A ABJ — Authorized Books of Japan estima que a pirataria de mangás cause prejuízos da ordem de US$ 55 bilhões por ano à indústria editorial. Diante disso, o Estado japonês adotou uma postura pragmática. Passou a implementar políticas públicas e investir em inteligência artificial para identificar redes de pirataria, cruzar dados de distribuição ilegal e intensificar a remoção de conteúdo ilícito.

Sites ilegais vêm sendo derrubados e responsáveis processados. Não é inconcebível que, no futuro, se discuta também a responsabilização de usuários finais, afinal, rastros digitais raramente desaparecem. Enquanto isso, como em uma obra de Junji Ito, uma bolha começa a se formar no horizonte.
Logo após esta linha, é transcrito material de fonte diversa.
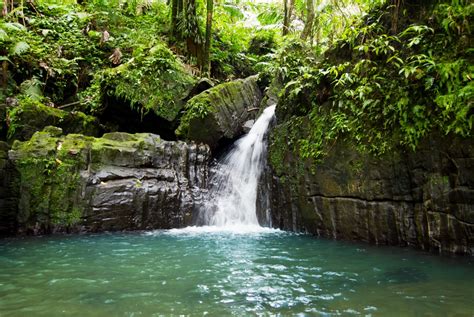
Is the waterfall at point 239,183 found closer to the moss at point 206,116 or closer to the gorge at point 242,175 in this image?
the gorge at point 242,175

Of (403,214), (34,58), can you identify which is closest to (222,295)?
(403,214)

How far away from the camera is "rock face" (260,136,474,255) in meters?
5.76

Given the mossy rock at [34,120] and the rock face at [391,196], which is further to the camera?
the mossy rock at [34,120]

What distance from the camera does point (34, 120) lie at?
9625mm

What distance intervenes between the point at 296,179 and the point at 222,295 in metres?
4.79

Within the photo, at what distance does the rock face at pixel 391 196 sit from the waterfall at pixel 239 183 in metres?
1.55

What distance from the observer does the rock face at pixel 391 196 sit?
5.76 meters

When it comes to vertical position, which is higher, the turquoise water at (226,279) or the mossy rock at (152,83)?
the mossy rock at (152,83)

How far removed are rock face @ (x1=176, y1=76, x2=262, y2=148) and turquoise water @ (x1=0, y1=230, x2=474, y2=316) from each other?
15.1ft

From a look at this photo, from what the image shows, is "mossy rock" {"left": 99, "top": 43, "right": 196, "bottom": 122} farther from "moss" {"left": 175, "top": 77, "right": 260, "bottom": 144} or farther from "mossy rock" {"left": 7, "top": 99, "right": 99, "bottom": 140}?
"mossy rock" {"left": 7, "top": 99, "right": 99, "bottom": 140}

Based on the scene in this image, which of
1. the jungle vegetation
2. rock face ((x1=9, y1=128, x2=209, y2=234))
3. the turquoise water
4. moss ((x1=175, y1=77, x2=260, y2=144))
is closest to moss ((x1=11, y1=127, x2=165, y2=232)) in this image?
rock face ((x1=9, y1=128, x2=209, y2=234))

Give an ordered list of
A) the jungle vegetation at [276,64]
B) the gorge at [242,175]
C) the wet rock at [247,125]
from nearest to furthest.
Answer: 1. the gorge at [242,175]
2. the jungle vegetation at [276,64]
3. the wet rock at [247,125]

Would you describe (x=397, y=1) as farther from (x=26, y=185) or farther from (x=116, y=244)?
(x=26, y=185)

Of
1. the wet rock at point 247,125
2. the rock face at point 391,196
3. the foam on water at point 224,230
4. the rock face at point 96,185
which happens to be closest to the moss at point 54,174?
the rock face at point 96,185
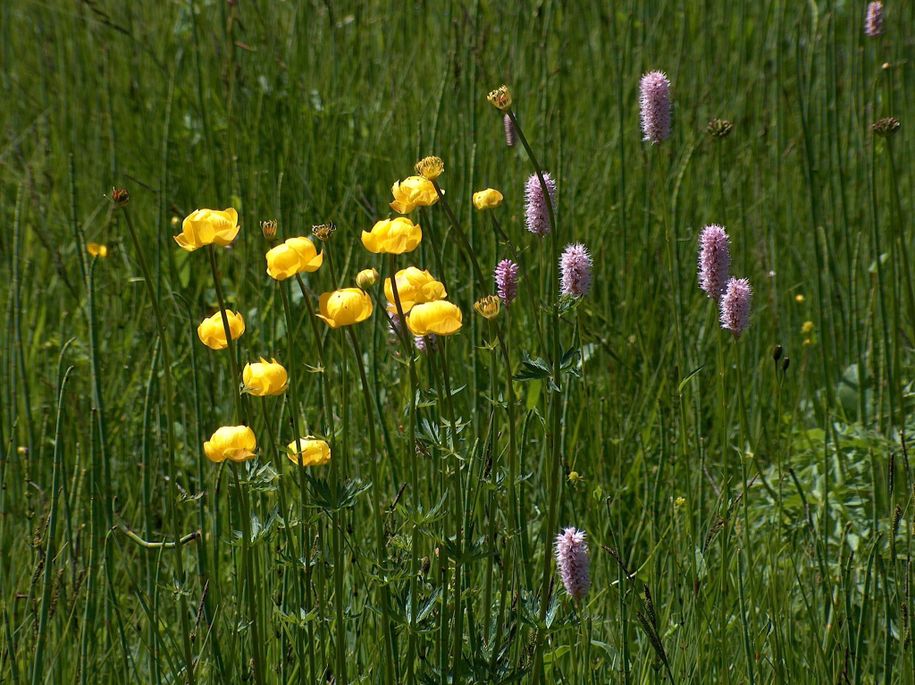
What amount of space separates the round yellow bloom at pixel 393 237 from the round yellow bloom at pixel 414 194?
6 cm

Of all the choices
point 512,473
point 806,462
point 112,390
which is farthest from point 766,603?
point 112,390

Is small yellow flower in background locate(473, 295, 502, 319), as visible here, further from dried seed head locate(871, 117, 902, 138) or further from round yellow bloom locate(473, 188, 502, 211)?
dried seed head locate(871, 117, 902, 138)

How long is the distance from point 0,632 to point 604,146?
5.45 feet

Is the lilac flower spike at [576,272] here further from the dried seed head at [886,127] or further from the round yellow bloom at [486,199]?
the dried seed head at [886,127]

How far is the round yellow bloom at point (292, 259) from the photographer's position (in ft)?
3.35

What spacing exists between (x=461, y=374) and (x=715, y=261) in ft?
2.68

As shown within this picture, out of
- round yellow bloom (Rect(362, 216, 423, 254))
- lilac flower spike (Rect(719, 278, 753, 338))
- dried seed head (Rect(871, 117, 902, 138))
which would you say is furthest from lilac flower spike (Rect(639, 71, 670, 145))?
round yellow bloom (Rect(362, 216, 423, 254))

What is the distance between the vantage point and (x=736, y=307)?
1261 mm

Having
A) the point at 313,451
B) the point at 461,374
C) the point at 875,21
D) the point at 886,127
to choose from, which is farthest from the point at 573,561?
the point at 875,21

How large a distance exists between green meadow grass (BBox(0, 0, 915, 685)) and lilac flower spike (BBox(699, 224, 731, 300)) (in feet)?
0.23

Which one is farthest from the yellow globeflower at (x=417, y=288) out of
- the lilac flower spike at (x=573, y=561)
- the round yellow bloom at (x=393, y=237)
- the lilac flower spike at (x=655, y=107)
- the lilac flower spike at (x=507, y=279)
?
the lilac flower spike at (x=655, y=107)

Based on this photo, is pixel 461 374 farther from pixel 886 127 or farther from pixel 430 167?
pixel 430 167

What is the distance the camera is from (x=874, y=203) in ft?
6.22

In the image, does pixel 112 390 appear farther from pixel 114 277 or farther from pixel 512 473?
pixel 512 473
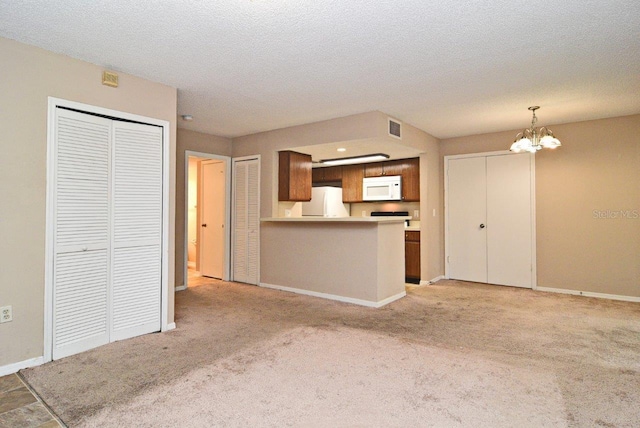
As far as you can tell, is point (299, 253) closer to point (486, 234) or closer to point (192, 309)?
point (192, 309)

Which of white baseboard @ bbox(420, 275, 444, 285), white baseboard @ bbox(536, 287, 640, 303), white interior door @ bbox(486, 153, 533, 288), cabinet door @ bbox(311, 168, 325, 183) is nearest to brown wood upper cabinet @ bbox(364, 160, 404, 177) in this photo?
cabinet door @ bbox(311, 168, 325, 183)

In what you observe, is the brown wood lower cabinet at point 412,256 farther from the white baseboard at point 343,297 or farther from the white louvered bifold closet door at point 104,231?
the white louvered bifold closet door at point 104,231

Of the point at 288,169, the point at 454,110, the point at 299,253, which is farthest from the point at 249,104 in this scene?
the point at 454,110

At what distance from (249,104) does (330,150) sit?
1.55 meters

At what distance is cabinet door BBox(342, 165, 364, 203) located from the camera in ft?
21.9

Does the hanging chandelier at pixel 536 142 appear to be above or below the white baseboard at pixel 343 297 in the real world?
above

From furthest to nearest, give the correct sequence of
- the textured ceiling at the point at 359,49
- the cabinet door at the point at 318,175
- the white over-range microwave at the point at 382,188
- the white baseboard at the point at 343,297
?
the cabinet door at the point at 318,175
the white over-range microwave at the point at 382,188
the white baseboard at the point at 343,297
the textured ceiling at the point at 359,49

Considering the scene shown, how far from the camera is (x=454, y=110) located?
441 centimetres

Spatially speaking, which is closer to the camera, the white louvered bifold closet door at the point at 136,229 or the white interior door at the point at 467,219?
the white louvered bifold closet door at the point at 136,229

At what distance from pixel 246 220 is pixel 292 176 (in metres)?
1.07

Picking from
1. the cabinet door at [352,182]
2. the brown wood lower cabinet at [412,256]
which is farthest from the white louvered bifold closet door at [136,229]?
the cabinet door at [352,182]

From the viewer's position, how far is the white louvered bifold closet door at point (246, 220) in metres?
5.69

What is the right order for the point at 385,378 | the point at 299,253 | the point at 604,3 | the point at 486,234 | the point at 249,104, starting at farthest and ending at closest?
the point at 486,234 < the point at 299,253 < the point at 249,104 < the point at 385,378 < the point at 604,3

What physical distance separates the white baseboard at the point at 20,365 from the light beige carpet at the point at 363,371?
10cm
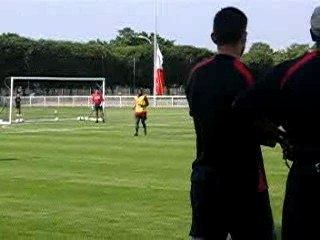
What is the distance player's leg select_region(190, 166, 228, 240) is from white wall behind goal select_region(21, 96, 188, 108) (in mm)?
65703

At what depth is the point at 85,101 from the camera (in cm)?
7381

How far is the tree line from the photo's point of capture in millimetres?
96000

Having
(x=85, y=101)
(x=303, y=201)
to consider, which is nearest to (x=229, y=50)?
(x=303, y=201)

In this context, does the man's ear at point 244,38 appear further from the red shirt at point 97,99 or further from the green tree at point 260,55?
the green tree at point 260,55

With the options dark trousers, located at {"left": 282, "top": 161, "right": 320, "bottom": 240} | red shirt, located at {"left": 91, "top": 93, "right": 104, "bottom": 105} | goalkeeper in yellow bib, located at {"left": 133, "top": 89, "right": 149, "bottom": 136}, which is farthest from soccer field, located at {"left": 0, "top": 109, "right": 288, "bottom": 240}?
red shirt, located at {"left": 91, "top": 93, "right": 104, "bottom": 105}

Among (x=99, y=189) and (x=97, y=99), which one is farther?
(x=97, y=99)

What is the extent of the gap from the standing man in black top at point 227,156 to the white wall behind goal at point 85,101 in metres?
65.7

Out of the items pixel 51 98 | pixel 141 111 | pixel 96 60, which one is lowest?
pixel 51 98

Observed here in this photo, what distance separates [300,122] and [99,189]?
981cm

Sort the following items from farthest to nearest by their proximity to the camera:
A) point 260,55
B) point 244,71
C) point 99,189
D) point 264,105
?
point 260,55 → point 99,189 → point 244,71 → point 264,105

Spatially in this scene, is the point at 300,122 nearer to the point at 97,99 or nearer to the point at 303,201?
the point at 303,201

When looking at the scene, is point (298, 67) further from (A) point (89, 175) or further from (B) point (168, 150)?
(B) point (168, 150)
Só bolhas de sabão não dão medo

A sombra da bolha da IA paira sobre o mercado. Há capital demais perseguindo promessas vagas, feitas por empresas que ainda não conseguem demonstrar modelos de negócio sustentáveis. Se essas companhias são as novas ferrovias do século XIX ou apenas tulipas, ainda não se sabe.

O que parece certo é que a geopolítica continuará empurrando a evolução das inteligências artificiais. A tecnologia não será abandonada, nem retirada dos usuários que a alimentam ativa, alegre e fielmente com dados, atenção e dinheiro.

Muitas empresas desaparecerão, como aconteceu — não faz tanto tempo — com as pontocom. Não será o fim da tecnologia, mas o encerramento de uma fase de ingenuidade coletiva, um ciclo que se repete a cada geração. A IA não sumirá; tende a se concentrar.

Highlander corporativo: apenas um pode restar

Talvez o destino da inteligência artificial seja semelhante ao dos sistemas operacionais. Poucos sobreviverão como infraestrutura central. Outros existirão como soluções específicas, discretas, quase invisíveis. A maioria desaparecerá sem obituário ou memória.

Esse tipo de concentração econômica não é exceção, mas regra. O universo se expande, depois se contrai, criando monopólios que mais tarde implodem — ou são implodidos — apenas para reiniciar o ciclo. Nada de realmente novo sob o céu.

O tempo

Talvez o Conde de Monte Cristo tenha mesmo razão:

“Toda a sabedoria humana está contida nestas duas palavras: esperar e ter esperança”.

A carroça segue andando.
Devagar, as melancias vão se ajeitando.